Anyway, I tried to remedy this by mass deleting all urls from all files, then I would simply regenerate them by re-downloading most of them. At first I tried using manage->urls and mass delete them (~250000 selected files). Hydrus did... something for 25 hours then I gave up and closed it. Suggestion would be to add some sort of progress bar for slow operations like these (Hydrus db is on non-OS SSD). Without it it's unclear if it was even working or hit some race condition or something. What I did then was open client.master.db in SQLiteStudio and cleared urls table entirely. At first everything was smooth, but then I noticed some re-downloaded images were having multiple urls of same domain, obviously referring to different files. So again I cleared urls table in client.master.db and also cleared urls table in client.db. Then deleted client.caches.db for good measure. Hydrus gave a ton of warnings on boot, but so far seems to work just fine. Or am I missing something?

I may come off as ranty, don't get me wrong.
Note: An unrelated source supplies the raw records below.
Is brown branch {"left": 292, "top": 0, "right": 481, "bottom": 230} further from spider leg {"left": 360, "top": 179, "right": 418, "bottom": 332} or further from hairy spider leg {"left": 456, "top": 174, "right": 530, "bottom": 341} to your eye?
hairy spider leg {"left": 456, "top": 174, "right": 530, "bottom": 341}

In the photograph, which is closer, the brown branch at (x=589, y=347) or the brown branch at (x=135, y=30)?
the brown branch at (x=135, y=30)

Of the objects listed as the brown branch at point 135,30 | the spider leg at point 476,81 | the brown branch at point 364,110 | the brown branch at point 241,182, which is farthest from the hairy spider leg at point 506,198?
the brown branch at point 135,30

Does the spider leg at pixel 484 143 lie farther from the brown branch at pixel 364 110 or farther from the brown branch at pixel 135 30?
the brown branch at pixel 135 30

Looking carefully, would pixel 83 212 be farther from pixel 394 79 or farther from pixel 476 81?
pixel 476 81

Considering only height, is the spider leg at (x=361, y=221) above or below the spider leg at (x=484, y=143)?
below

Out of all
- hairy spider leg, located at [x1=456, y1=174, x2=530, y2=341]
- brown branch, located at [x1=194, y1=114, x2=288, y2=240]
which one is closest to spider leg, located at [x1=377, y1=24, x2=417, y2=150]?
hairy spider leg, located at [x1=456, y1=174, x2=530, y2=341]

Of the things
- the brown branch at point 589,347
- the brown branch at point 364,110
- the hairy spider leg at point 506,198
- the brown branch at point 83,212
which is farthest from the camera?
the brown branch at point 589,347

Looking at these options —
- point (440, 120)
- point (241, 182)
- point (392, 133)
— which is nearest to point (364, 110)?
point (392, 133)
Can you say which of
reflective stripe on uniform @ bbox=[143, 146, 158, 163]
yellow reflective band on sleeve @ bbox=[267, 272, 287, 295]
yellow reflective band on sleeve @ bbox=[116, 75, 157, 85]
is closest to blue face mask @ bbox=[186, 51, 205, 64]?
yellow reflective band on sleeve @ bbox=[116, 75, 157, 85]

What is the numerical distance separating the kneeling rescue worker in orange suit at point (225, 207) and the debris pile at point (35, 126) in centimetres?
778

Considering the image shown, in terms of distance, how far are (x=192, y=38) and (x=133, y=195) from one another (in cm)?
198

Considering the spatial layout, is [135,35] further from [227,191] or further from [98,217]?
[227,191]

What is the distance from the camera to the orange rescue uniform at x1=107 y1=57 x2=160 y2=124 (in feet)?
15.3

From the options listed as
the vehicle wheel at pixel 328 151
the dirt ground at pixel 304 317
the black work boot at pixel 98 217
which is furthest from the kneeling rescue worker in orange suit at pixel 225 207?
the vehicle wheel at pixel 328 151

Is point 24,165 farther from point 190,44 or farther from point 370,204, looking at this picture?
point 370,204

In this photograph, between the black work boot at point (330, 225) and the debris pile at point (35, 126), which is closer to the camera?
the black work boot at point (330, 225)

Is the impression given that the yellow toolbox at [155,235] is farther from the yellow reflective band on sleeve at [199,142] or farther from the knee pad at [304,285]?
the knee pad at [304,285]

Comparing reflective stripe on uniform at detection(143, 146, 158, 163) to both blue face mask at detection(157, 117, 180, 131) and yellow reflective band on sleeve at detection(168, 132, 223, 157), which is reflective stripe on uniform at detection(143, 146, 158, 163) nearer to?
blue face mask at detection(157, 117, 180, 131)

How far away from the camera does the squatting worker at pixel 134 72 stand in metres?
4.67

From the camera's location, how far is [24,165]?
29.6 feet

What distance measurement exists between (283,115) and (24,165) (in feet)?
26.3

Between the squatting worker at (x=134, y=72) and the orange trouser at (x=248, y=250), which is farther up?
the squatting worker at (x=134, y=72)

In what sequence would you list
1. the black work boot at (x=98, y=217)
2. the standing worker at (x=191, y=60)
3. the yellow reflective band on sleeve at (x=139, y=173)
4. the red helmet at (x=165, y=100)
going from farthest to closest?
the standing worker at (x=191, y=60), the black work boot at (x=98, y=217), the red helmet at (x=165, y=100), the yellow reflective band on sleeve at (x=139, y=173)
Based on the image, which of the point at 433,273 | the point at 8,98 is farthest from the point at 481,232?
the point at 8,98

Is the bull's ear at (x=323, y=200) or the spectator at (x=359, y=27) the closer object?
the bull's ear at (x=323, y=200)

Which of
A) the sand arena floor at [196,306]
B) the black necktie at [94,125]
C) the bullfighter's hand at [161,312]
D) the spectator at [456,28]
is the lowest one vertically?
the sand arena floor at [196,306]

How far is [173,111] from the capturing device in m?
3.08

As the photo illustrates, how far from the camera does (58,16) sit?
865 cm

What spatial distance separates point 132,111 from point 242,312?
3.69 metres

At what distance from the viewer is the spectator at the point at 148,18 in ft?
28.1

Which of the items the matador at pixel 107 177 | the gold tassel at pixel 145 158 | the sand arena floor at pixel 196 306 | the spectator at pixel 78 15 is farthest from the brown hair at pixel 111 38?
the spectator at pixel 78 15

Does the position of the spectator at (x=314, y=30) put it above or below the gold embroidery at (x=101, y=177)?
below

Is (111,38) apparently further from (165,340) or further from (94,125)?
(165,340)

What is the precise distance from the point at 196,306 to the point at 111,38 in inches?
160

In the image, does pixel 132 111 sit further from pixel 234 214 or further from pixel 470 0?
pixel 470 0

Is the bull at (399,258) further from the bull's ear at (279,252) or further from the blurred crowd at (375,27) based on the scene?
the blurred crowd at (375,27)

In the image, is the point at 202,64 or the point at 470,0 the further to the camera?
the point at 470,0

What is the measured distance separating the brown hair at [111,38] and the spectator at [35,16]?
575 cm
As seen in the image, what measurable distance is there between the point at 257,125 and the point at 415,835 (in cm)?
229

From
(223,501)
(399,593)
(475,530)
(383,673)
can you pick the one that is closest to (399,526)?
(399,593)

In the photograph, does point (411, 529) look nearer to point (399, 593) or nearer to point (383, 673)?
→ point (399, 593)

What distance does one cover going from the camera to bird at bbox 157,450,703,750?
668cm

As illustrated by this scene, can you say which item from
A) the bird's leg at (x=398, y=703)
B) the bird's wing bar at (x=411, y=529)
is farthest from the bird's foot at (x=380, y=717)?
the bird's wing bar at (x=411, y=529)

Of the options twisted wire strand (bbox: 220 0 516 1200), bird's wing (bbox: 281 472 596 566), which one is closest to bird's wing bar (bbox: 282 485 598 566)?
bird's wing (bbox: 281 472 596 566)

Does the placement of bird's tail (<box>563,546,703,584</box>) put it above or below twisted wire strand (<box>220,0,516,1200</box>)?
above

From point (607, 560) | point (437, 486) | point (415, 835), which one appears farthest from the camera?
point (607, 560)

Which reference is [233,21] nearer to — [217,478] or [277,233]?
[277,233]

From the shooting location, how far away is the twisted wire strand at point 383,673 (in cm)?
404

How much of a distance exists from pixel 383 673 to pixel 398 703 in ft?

Hydrus is a fantastic program and I thank you very much for working on it.

floogulinc commented 12 months ago

It's really not advised to go editing the DB like that without actually knowing how it works and having a backup.

brachna commented 12 months ago

Agreed, it was done mostly out of desperation. Worst case scenario I'll make a clean Hydrus installation and import client_files to it.

hydrusnetwork commented 10 months ago

Yeah, if you are going into the database, make sure you have a good backup. Then, if, when you boot, you get weird behaviour, you can roll back to the backup and try again.

There is another table that relies on the urls table, the url_map in client.db. Is that what you cleared in your second attempt? If so, I think you are now good.

Sorry for the trouble on the 25k-strong hanging dialog. Most of my dialogs are only ok up to a few hundred or a thousand files. I don't have good scaling tech or asynchronous UI updates on the rarer commands yet.

I think you have figured out a method to get your downloaders working how you want here, so I'm going to close the issue.

brachna commented 10 months ago

I decided to make a fresh db, took a while, but better now then later. I'll keep in mind about url_map, thanks.